In a pickup game of dorm shuffleboard, students crazed by final exams use a broom to propel a calculus book along the dorm hallway. If the 3.5 kg book is pushed from rest through a distance of 0.88 m by the horizontal 25 N force from the broom and then has a speed of 1.63 m/s, what is the coefficient of kinetic friction between the book and floor?
Work done by broom = Kinetic energy increase + work done against fraction
Compute the friction work using that equation. Divide it by the distance moved to get the friction force. Use that to get the friction coefficient
To find the coefficient of kinetic friction between the book and the floor, we can use Newton's laws of motion.
First, let's calculate the net force acting on the book. The net force can be calculated using Newton's second law:
Net force (F_net) = mass (m) × acceleration (a)

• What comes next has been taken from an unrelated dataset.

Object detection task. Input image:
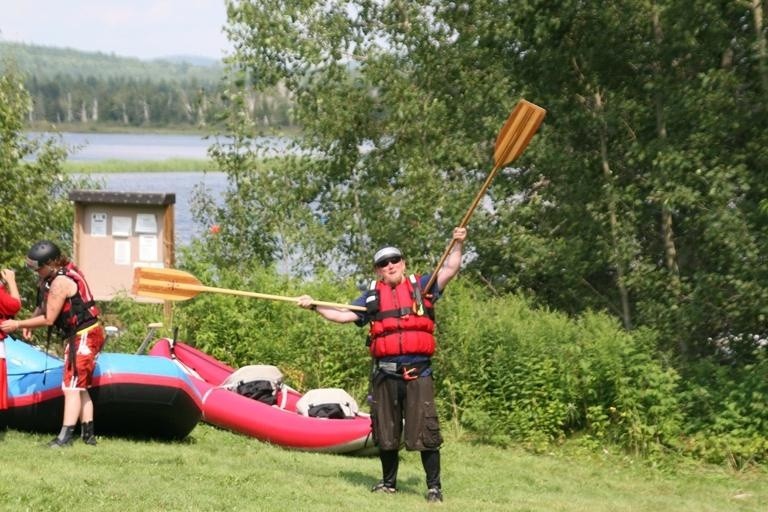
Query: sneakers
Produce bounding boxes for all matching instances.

The book's acceleration can be found using the equation:
v^2 = u^2 + 2as
where:
v = final velocity (1.63 m/s)
u = initial velocity (0 m/s)
a = acceleration
s = distance (0.88 m)
Rearranging the equation, we have:
a = (v^2 - u^2) / (2s)
Substituting the values, we have:
a = (1.63^2 - 0^2) / (2 × 0.88)
Next, we can calculate the net force:
F_net = m × a
F_net = 3.5 kg × [(1.63^2 - 0^2) / (2 × 0.88)]
Now, let's consider the forces acting on the book. There are two forces:
1. The force applied by the broom, which is 25 N.
2. The force due to kinetic friction between the book and the floor, which can be calculated as:
Frictional force (F_friction) = coefficient of kinetic friction (μ) × normal force (F_normal)
where the normal force is equal to the weight of the book:
F_normal = m × g
where:
m = mass (3.5 kg)
g = acceleration due to gravity (9.8 m/s^2)
Let's calculate the normal force:
F_normal = 3.5 kg × 9.8 m/s^2
Finally, the net force can be written as:
F_net = F_applied - F_friction
Substituting the values, we have:
3.5 kg × [(1.63^2 - 0^2) / (2 × 0.88)] = 25 N - (μ × 3.5 kg × 9.8 m/s^2)
Now, let's solve for the coefficient of kinetic friction (μ). Rearranging the equation, we have:
μ = (25 N - 3.5 kg × [(1.63^2 - 0^2) / (2 × 0.88)]) / (3.5 kg × 9.8 m/s^2)
Calculating the expression above will give us the coefficient of kinetic friction between the book and the floor.
To find the coefficient of kinetic friction between the book and the floor, we need to use the principles of Newton's second law and the equation for kinetic friction.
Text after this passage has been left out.